Deer, which have always abounded in Assyria were either hunted with dogs, or driven by beaters into nets, or sometimes shot with arrows by sportsmen. The illustration [PLATE CXXII., Fig. 1] represents a dog in chase of a hind, and shows that the hounds which the Assyrians used for this purpose were of the same breed as those employed in the hunt of the lion and of the wild ass. In [PLATE CXXII., Fig. 2.] we have a stricken stag, which may, perhaps, have been also hard pressed by hounds, in the act of leaping from rocky ground into water. It is interesting to find this habit of the stag, with which the modern English sportsman is so familiar, not merely existing in Assyria, but noticed by Assyrian sculptors, at the distance of more than twenty-five centuries from our own time.

When deer were to be taken by nets, the sportsman began by setting in an upright position, with the help of numerous poles and pegs, a long, low net, like the [dikrvov] of the Greeks. [PLATE CXXII., Fig. 1.] This was carried round in a curved line of considerable length, so as to enclose an ample space on every side excepting one, which was left open for the deer to enter. The meshes of the net were large and not very regular. They were carefully secured by knots at all the angles. The net was bordered both at top and at bottom by a rope of much greater strength and thickness than that which formed the network; and this was fastened to the ground at the two extremities by pegs of superior size. [PLATE CXXIII., Fig. 2.] The general height of the net was about that of a man, but the two ends were sloped gently to the ground. Beaters, probably accompanied by dogs, roused the game in the coverts, which was then driven by shouts and barkings towards the place where the net was set. If it once entered within the two extremities of the net (a b, [PLATE CXXIII., Fig. 1]), its destruction was certain; for the beaters, following on its traces, occupied the space by which it had entered, and the net itself was not sufficiently visible for the deer to rise at it and clear it by a leap.

Plate 123

In the chase of the ibex or wild goat, horsemen were employed to discover the animals, which are generally found in herds, and to drive them towards the sportsman, who waited in ambush until the game appeared within bowshot. [PLATE CXXIII., Fig. 3.] An arrow was then let fly at the nearest or the choicest animal, which often fell at the first discharge. [PLATE CXXIII., Fig. 4.] The sport was tame compared with many other kinds, and was probably not much affected by the higher orders.

Problem statement:
Please answer these questions from the passage on Assyrian hunting.
(a) In what three ways were deer taken in Assyria?
(b) What was the general height of the deer net?
(c) In the chase of the ibex, who was employed to find the animals and drive them toward the sportsman?
Rely on the passage on Assyrian hunting and nothing else.

Supplied material:
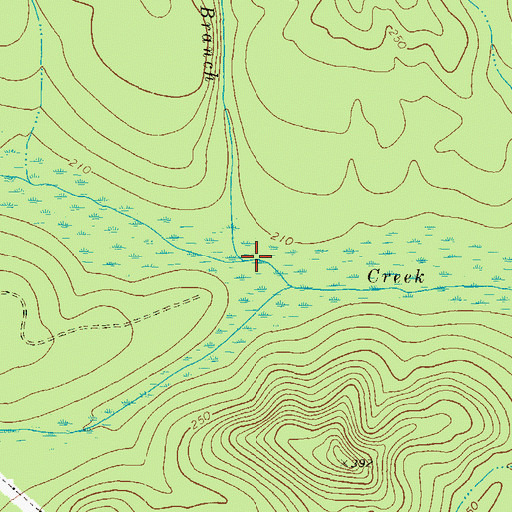 Topographic Map of Beaverdam Branch, GA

Task output:
(a) They were hunted with dogs, driven by beaters into nets, or sometimes shot with arrows.
(b) It was about the height of a man, with the two ends sloped gently to the ground.
(c) Horsemen.